はかなげな印象のあるうすい表情に、背中まで伸ばして切りそろえた黒髪が映えている。
ソノ周り、30~40cmほどの、チョロチョロしている子犬のヌイグルミ・・・に見えるナマモノがやたら可愛く走り回ってる。
そこまではいい・・・しかし・・・
「なんでこいつらはパンツをはいてるんだ?」
全ての子犬が半ズボン・・・というかトランクスっぽいパンツを履いていた。
その、パンツからは各種の特徴ある尻尾がチョロっと覗いている。
パンツマンな子犬・・・とりあえず候補としてはパンツワンかワ〇パンマン・・・ いやいや・・・ワンパ〇マンだとワを伏せたら、愛と勇気だけを友とした孤独なアンパンヒーローみたいだ。
とりあえず鑑定で『コボルナ』というらしい。
ヒュームのように、先祖がえりした呪いの無いコボルトね・・・
そのコボルナは警戒してるのか、こちらに視線を向け歯をむいて威嚇するように唸る。 ・・・が、小型犬特有の身体がプルプル震えている。

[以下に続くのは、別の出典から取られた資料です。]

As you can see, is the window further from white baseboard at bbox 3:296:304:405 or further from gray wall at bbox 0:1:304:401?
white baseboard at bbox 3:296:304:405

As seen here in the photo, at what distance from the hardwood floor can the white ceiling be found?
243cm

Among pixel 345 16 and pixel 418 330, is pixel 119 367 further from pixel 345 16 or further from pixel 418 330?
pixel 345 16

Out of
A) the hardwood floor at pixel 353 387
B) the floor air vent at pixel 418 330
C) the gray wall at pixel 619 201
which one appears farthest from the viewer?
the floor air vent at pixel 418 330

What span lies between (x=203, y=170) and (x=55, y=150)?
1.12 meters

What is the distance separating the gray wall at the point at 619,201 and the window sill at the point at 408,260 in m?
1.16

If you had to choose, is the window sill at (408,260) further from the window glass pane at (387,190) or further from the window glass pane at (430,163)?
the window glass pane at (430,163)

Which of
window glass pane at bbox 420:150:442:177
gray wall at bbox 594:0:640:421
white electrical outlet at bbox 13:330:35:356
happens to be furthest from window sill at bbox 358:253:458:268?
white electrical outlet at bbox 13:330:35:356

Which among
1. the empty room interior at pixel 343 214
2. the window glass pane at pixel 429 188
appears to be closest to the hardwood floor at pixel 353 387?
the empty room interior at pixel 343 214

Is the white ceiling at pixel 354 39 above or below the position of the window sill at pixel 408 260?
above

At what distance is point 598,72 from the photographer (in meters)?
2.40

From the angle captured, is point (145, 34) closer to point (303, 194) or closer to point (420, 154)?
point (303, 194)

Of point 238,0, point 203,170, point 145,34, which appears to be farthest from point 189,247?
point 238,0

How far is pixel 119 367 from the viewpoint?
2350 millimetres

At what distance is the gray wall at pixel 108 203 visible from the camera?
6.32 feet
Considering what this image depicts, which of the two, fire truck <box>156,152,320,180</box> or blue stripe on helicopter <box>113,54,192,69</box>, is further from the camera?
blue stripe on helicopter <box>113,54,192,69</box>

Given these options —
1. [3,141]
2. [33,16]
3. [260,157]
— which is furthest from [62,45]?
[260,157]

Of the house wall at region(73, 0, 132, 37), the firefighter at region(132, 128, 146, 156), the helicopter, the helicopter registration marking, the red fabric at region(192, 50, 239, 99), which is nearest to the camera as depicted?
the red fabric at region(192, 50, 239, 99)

怖いというより・・・哀れというか・・・視線を合わせると逸らすという負け犬根性?
偶に群れの後ろの何人・・・匹? が、ボソボソとゴブリン語で話をしている。 どうやら警戒しているようだ・・・
「ふむ・・・」
ソノ光景を見ながら、腕を組み顎髭を撫でる。
「つまり、あの群れを全滅させればいいと?」
ソナタに向かってゴブリン語で呟き、『ニヤリ』と犬歯を見せる獰猛な笑みを浮かべてみる。
『キャイン!?』
少女を守るように前に居たパンツワン達が、一斉にその後ろに隠れようとワラワラと走り回る。 ・・・護衛はどうした?
「鬼ですか・・・政さん・・・」
「冗談だ」
ジト目で言ってくるソナタに共通語で即答する。
「冗談はさておき・・・あの嬢ちゃんが『白い神』か?」
「ええ、そうです。 ・・・と、言ってもその眷族なんですけどね~。 シロちゃん~連れてきましたよ~」
ソナタがそう言いながら群れに近づくと、左右に割れ少女までの道が開く。
何気に統率がとれているな・・・プルプルしてるが。
「・・・早いですね・・・ソナタ殿。 あとシロちゃんは止めてください」
鈴を転がすような声ってのはこういうのだろう。
静かに耳に心地よい・・・しかししっかりと通る声。
「こんばんは・・・といったところか? 始めまして政十郎という。 あんたは・・・シロちゃんでいいのか?」
「ようこそいらっしゃいました政十郎殿。 私は『シロガネ』と申します。 くれぐれも・・・シロちゃんではありませんから」
厳かに言葉を紡ぐシロガネだがコボルナとお揃いで握った拳がプルプルしている。
お揃いだが意味合いは全く逆の羞恥か怒りだろう・・・ソナタの被害者がまた一人・・・
シロガネ・・・なるほど、まあ安直にそれでシロちゃんね・・・
何と言うか・・・一種独特な雰囲気を持つ神秘的な少女なのだが、ソナタのエアブレイクでそんな真面目な場面はもろくも崩れ去っている。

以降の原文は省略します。